When it comes to styling and versatility, color is another important element that comes into play. Wardrobe essentials you currently own are most likely neutral, solid colors. As in the case of the sweater blouse however, a colorful print can keep things interesting yet allow you to effortlessly mix the blouse with any color bottoms. The option of a unique print is also a great way to avoid having to elevate a simple outfit with accessories allowing the design elements and print to be strong enough to stand on their own. 

Construction quality and long-term durability:
Picture
Via Pixabay
Not many of us turn a clothing item inside out and check how well the seams are constructed while in the shopping process. Durability however, is important whether related to a wardrobe staple or a single-occasion item. After all, a clothing item with a short life span can never truly become a wardrobe classic- it simply lacks the capability to stand the test of time.

​The construction quality of a an apparel item is the main contributing factor to durability. Of course, the more work and complex finishes applied, the more expensive the garment will be.
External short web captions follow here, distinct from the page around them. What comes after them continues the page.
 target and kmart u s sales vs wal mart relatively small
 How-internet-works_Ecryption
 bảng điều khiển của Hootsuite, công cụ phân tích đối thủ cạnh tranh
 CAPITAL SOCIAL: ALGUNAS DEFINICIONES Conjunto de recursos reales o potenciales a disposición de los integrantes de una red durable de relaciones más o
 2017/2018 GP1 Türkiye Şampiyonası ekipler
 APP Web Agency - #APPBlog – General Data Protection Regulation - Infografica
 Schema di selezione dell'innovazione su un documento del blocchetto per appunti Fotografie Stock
If you are not one to spend hundreds on a clothing item just to get the highest quality finishes, then don't worry- you can still get your hands on a well-made style while being on a budget. All you have to do is be able to recognize a few important sewing/construction features that aid in the long-lasting durability of a garment. 
Picture
Via Pixabay
Here are a few sewing elements to look out for:

- Is the stitch length too large? It sounds  a bit complicated if you are not familiar with sewing techniques but stitch length plays quite a role in the durability of a seam. Stitch length is determined by counting how many stitches are within a 1" increment. Usually, there should be about 7-8 stitches per 1" increment on a regular, fairly durable straight stitch. A less durable seam will have longer stitches that are less dense thus decreasing the durability of the seam by making it looser. You can easily test this on the front of the garment by pulling the seam slightly apart- if while pulling, the stitch thread is showing too much on the face side of the garment, the stitch is most likely too long. This might compromise the durability of the seam over time.
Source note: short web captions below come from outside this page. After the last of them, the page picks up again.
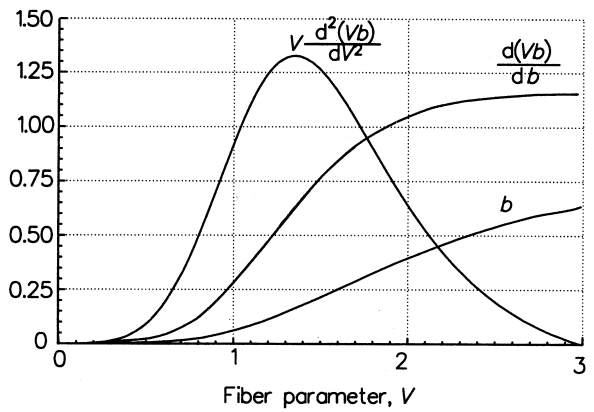 waveguide dispersion for step-index fiber - fundamental mode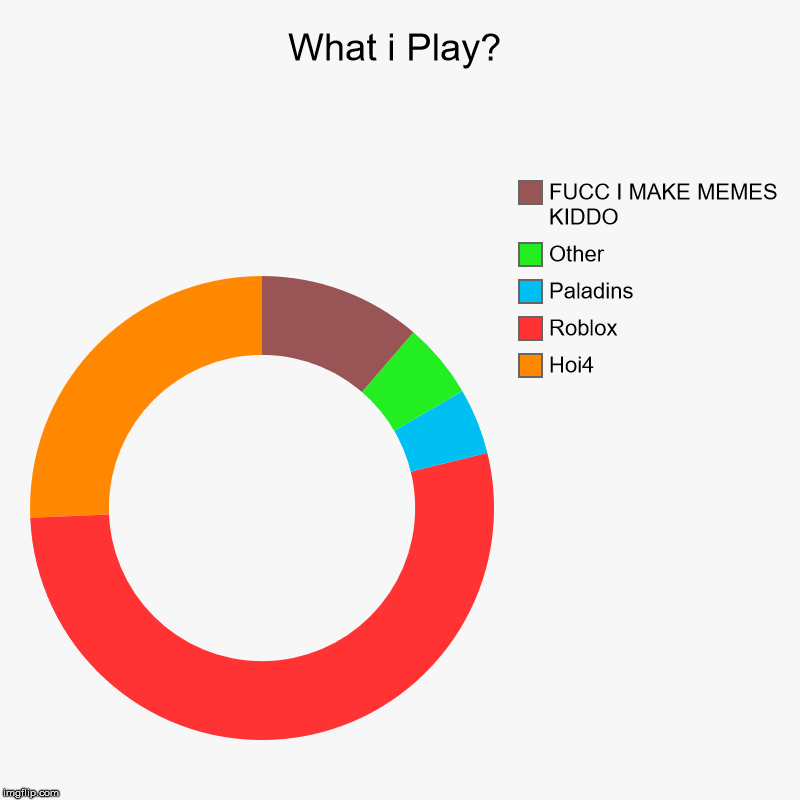 What i Play? | Hoi4, Roblox, Paladins, Other, FUCC I MAKE MEMES KIDDO | image tagged in charts,donut charts | made w/ Imgflip chart maker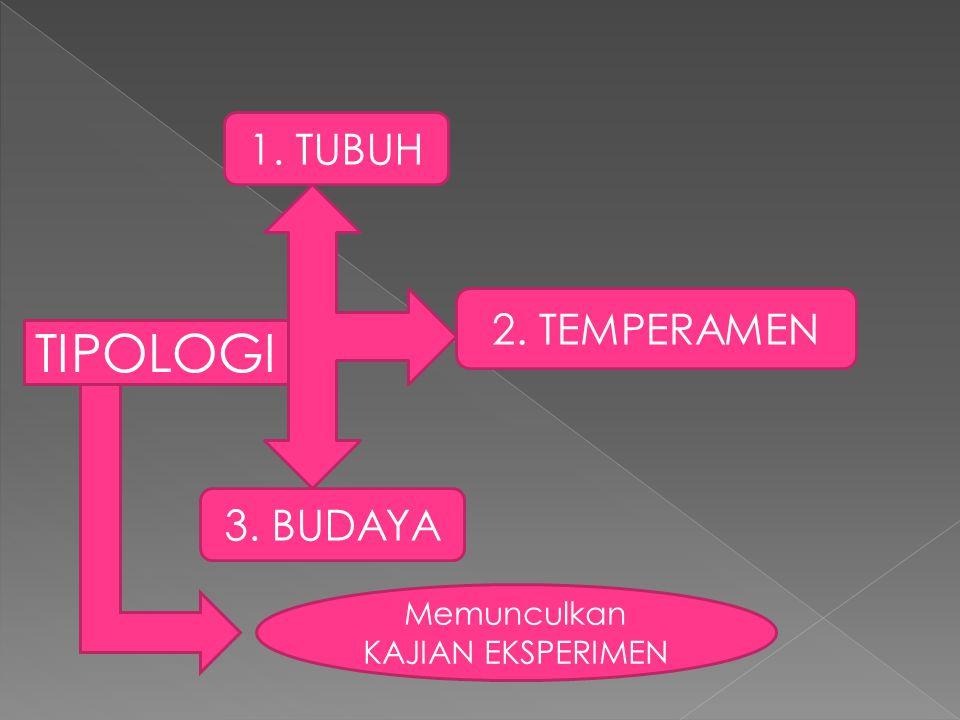 TIPOLOGI 1. TUBUH 2. TEMPERAMEN 3. BUDAYA Memunculkan KAJIAN EKSPERIMEN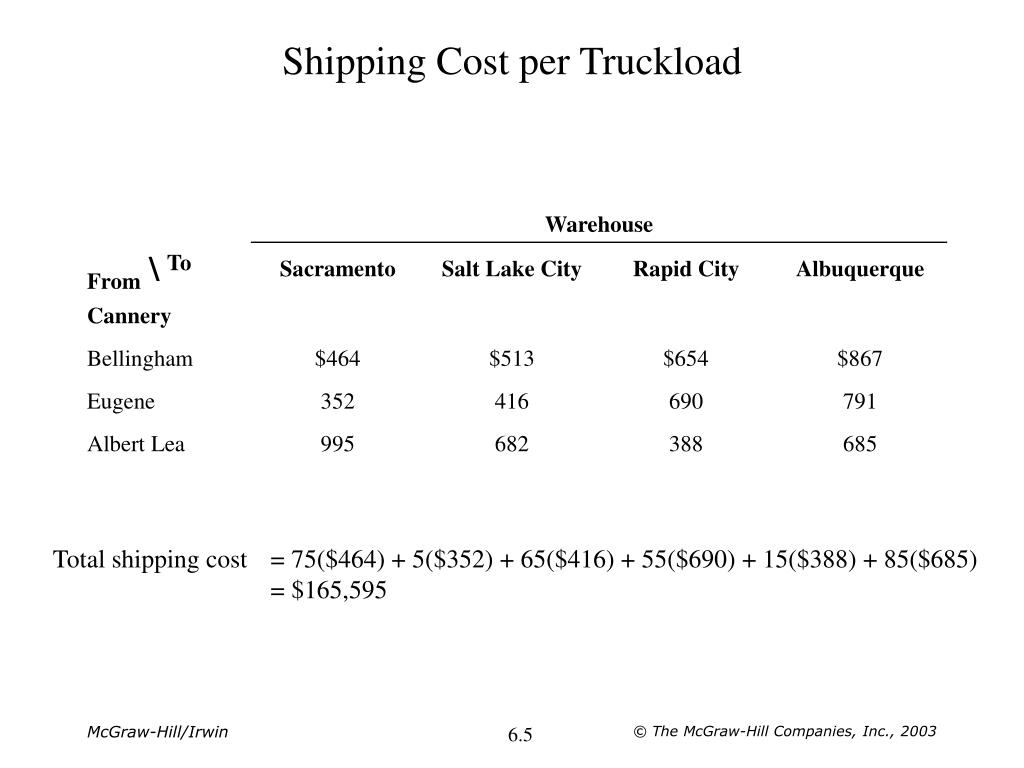 Shipping Cost per Truckload
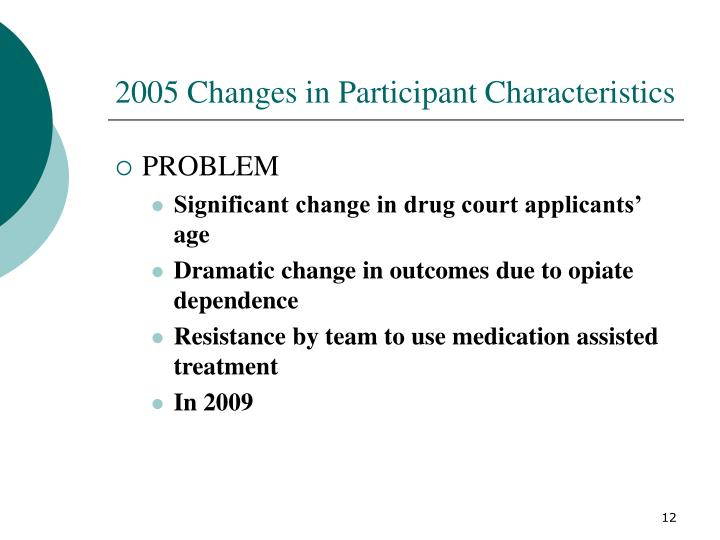 2005 Changes in Participant Characteristics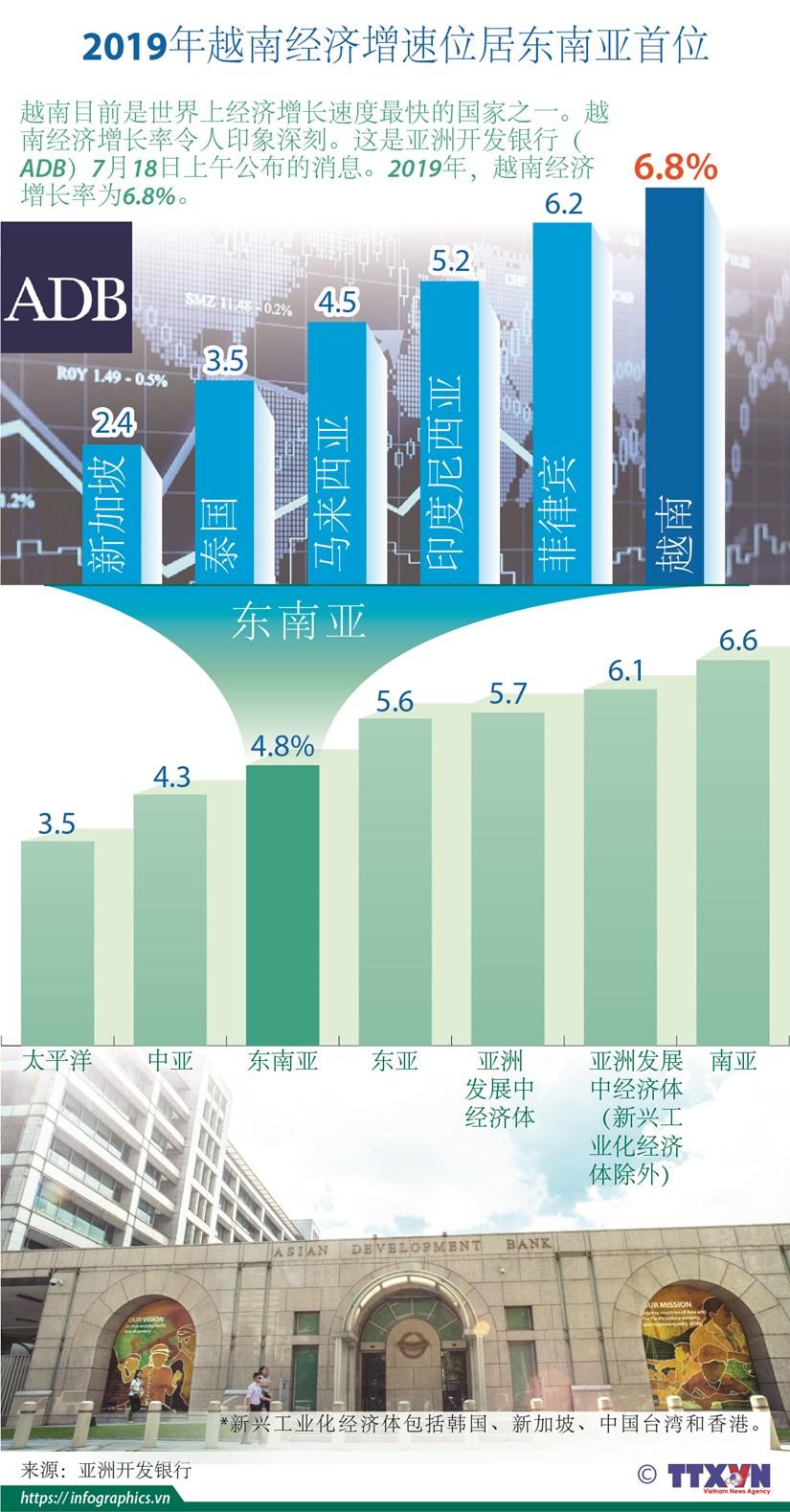 图表新闻:2019年越南经济增速位居东南亚首位 hinh anh 1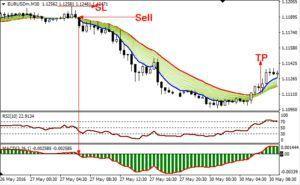 Time frame for day trader forex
- All seams should be clean finished. A serging stitch is the most common method used for clean finishing seam raw edges. It is fairly inexpensive and overall, pretty durable long term. A denser serging stitch will offer more durability over time, while a looser stitch with less loops will form a weaker finish.  

- Top stitched seams increase the durability of a garment: top-stitching offers an extra layer of durability by the addition of a second stitch. While commonly used for decorative purposes, it also provides extra seam reinforcement for long term durability. It is for that reason that you'll notice top stitching being so prevalent on denim items like jean bottoms and jean jackets, as well as work wear that requires long-term strength. 
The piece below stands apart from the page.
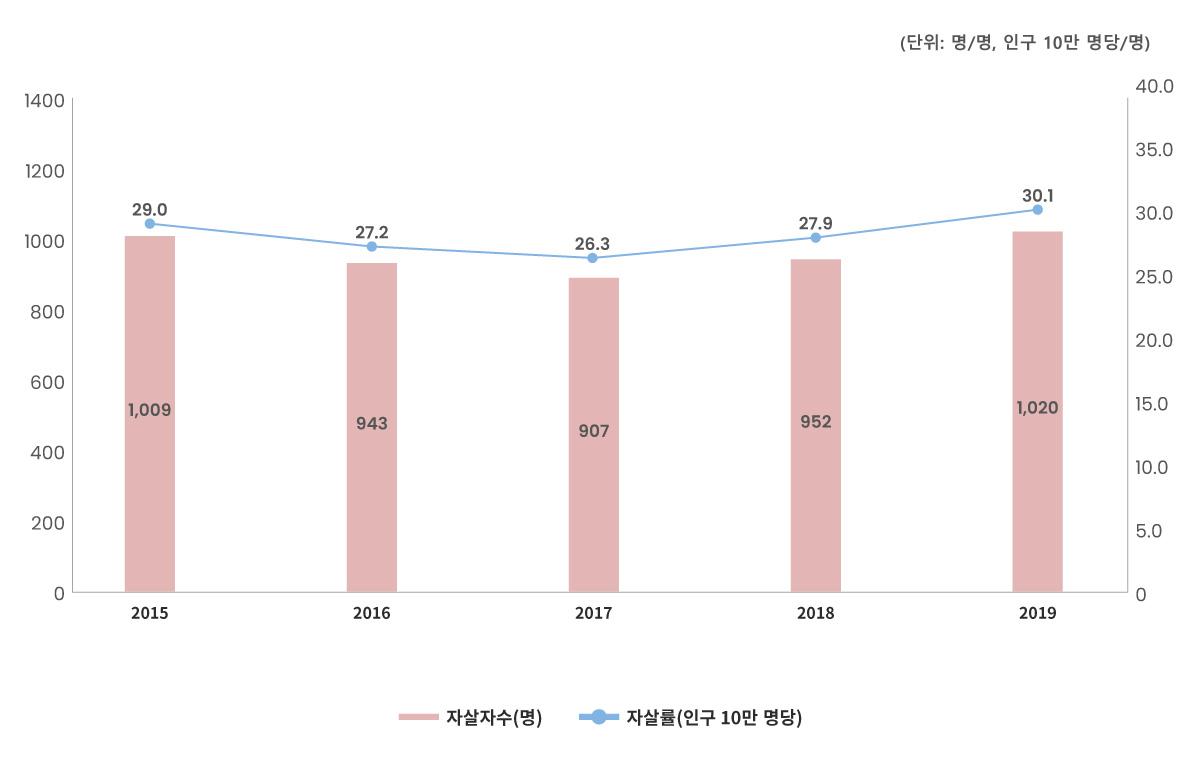부산시 자살자 인구 10만 명당 27.2명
-Watch for synthetic smells. This is usually not an issue with most apparel because retailers do their best to work with trusted vendors. However, if you are really on a budget and looking for the least expensive alternative, you might come across some clothing items that have a lingering synthetic, plastic-like smell. This is due to the use of a lower quality mix of synthetic fibers that in many cases, accompanies a smell that is difficult to get rid of even after a multitude of wash cycles. This synthetic smell is usually a tell-tale sign that the garment might not be of the best overall quality. Fabric choice and quality is usually one of the first steps made in the apparel construction process. If the fabric is not up to code, you can often assume the rest of the garment will not be either. 

-Fabric raw edges should be reinforced (using various techniques). While it is a given that seam raw edges should always be clean-finished, other vulnerable edges such as the neckline, armholes and waist should also receive the right amount of reinforcement at the construction stage. Overtime, sensitive areas such as these get stretched in the wear-and-care process. If they are not properly finished either with binding, facings, twill tape etc., you can expect to say goodbye to wearing these clothing items much earlier than expected. 

Also keep in mind that garment durability is essential when it comes to long term wash and care. Apparel that is sewn to be durable, will be able to withstand lots of regular machine wash cycles without incurring damage over time. ​

Easy wash and care over time:
Picture
Via Pixabay

​We touched on the hassle of dry cleaning earlier but lets break it down a bit further: 
​
It is very easy to fall in love with the feel of fine fabrics like silk or the uniqueness of highly decorative fabrics featuring beading or sequins. However, if you are looking for that wardrobe staple that requires the least amount of hassle to care for, then finding alternatives that can withstand a regular wash cycle is perhaps the smarter way to go in the long term. If easy care is what you are after, it is suggested that you get in the habit of reading the care tags and instructions before making the purchase. Choose fabrics that look and feel like natural fibers but are constructed to be low maintenance.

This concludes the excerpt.